● **EXERCISE TASK**: Rewrite every one of the records with "farthest" changed to "most distant" and everything else left as it is, omitting the pictures.

══════

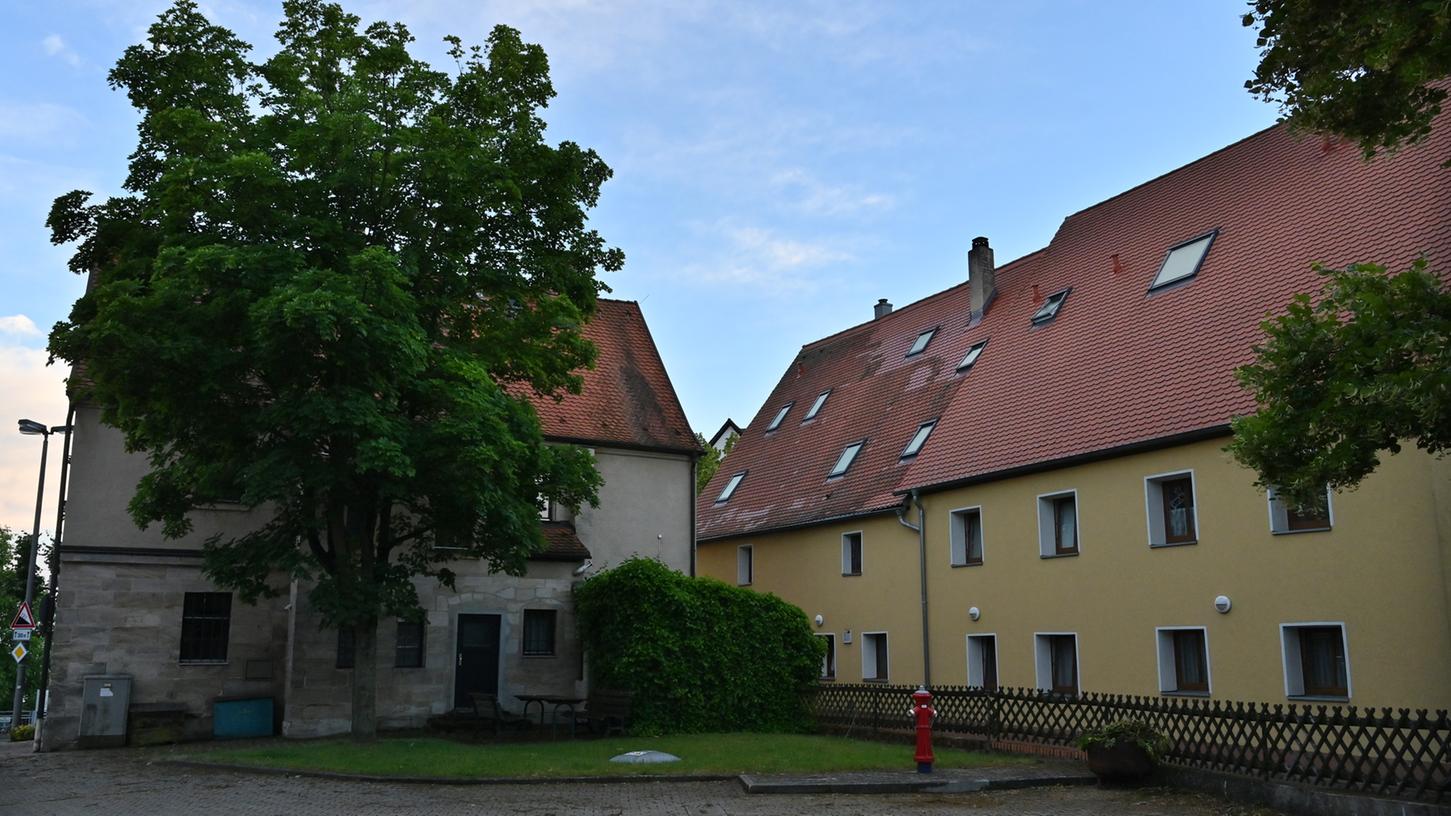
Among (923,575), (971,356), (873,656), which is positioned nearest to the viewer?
(923,575)

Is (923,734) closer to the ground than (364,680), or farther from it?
closer to the ground

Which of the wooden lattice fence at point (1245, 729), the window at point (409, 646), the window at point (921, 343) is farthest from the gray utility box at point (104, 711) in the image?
the window at point (921, 343)

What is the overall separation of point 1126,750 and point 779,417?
75.3ft

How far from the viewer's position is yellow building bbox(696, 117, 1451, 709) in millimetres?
16406

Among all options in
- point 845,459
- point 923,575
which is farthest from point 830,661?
point 845,459

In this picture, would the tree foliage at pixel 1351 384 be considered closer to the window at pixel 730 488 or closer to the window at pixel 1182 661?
the window at pixel 1182 661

══════

● **CORRECT RESPONSE**:
Among (923,575), (971,356), (873,656), which is positioned nearest to the viewer?
(923,575)

Is (923,734) closer to the ground than (364,680), or farther from it?
closer to the ground

Which of the wooden lattice fence at point (1245, 729), the window at point (409, 646), the window at point (921, 343) is most distant from the gray utility box at point (104, 711) in the image?
the window at point (921, 343)

What is the overall separation of point 1126,750 and point 779,417?
75.3ft

How far from the viewer's position is yellow building bbox(696, 117, 1451, 709) in millimetres?
16406

Among all options in
- point 845,459
- point 923,575
which is most distant from point 830,661?
point 845,459

In this picture, would the tree foliage at pixel 1351 384 be considered closer to the window at pixel 730 488 or closer to the window at pixel 1182 661?
the window at pixel 1182 661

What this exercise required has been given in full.